4.1 to 3.1 billion years ago, archaea diverged from this common ancestor, with bacteria diverging between 3.2 and 2.5 billion years ago (UC Davis). It is estimated that eukarya split from archaea between 3,970 and 2,200 million years ago (Roger and Hug 2006).
The eukaryotic cell first arose with a prokaryotic cell’s loss of its protective cell wall, permitting the cell membrane to infold and in some regions enclose the cell’s DNA, thus forming the predecessor of a nucleus (Hillis et al 2019). With the development of a complex cytoskeleton, the evolution of lysomes, and finally – through endosymbiosis with proteobacteria and/or cyanobacteria – the cell mitochondria and/or chloroplasts, respectively, emerged (Hillis et al 2019).

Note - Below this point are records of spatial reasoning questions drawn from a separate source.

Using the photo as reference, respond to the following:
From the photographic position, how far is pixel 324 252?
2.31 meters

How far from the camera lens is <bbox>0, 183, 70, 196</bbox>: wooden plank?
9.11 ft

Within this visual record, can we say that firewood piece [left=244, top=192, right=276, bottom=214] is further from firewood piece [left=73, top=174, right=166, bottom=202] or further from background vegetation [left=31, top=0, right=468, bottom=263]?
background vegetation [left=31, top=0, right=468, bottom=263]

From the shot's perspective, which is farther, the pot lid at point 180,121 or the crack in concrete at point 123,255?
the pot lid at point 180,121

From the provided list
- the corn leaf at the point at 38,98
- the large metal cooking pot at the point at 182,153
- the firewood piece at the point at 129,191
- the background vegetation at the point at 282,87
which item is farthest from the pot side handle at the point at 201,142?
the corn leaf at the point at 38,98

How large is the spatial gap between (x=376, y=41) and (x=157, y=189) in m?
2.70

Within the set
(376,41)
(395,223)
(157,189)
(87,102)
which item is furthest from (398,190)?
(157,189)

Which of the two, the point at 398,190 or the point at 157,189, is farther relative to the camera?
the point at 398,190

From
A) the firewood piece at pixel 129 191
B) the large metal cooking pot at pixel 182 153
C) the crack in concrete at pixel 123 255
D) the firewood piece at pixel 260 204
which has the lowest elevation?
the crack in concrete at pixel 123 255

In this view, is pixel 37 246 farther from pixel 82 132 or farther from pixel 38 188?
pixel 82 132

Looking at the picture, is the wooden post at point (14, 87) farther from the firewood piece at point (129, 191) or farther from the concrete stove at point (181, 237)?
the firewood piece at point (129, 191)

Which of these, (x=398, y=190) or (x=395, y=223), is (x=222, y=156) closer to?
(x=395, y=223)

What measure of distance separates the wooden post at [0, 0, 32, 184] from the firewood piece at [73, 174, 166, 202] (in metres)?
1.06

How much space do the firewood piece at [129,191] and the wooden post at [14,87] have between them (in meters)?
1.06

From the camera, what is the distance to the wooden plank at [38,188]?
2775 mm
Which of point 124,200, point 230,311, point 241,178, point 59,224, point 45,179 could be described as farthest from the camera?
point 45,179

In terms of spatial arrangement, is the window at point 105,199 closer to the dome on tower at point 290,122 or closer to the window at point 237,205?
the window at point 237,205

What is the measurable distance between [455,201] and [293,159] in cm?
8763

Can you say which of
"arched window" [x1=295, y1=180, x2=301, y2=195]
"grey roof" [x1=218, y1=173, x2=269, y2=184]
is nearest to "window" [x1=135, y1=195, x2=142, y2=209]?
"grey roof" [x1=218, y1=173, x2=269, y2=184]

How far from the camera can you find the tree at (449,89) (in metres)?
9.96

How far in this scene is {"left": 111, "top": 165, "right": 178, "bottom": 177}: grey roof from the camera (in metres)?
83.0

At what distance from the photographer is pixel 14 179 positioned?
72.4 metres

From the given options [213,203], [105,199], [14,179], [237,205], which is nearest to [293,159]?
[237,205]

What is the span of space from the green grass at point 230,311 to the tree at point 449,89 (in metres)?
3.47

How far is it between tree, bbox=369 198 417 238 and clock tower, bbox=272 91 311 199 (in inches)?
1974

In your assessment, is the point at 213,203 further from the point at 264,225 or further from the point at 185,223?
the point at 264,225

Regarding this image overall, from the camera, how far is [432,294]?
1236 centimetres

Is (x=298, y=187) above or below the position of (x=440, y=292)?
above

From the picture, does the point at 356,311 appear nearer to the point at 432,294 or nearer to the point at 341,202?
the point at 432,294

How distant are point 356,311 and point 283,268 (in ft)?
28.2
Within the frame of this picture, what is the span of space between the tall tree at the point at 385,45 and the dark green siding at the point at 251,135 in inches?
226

It is possible that many species of unicellular eukaryotes diversified into multicellular organisms by associating with each other in colonies of vast numbers and presumably, at some point, integrating into multicellular organisms (Hillis et al 2019). This shift of the eukaryotes from single cells to multi-cells appears to have crystallized approximately 1.7 billion years ago (Cooper 2000).
500 to 350 million years ago, algae, plants, and animals moved onto land (Benton 2016). Terrestrial lifeforms then experienced not only speciation from marine organisms, but also across geographic barriers on land. Additionally, even within the same geographic region, speciation occurred – and continues to take place – by reason of different modes of adaptation to one’s environment and/or dependence on different food sources.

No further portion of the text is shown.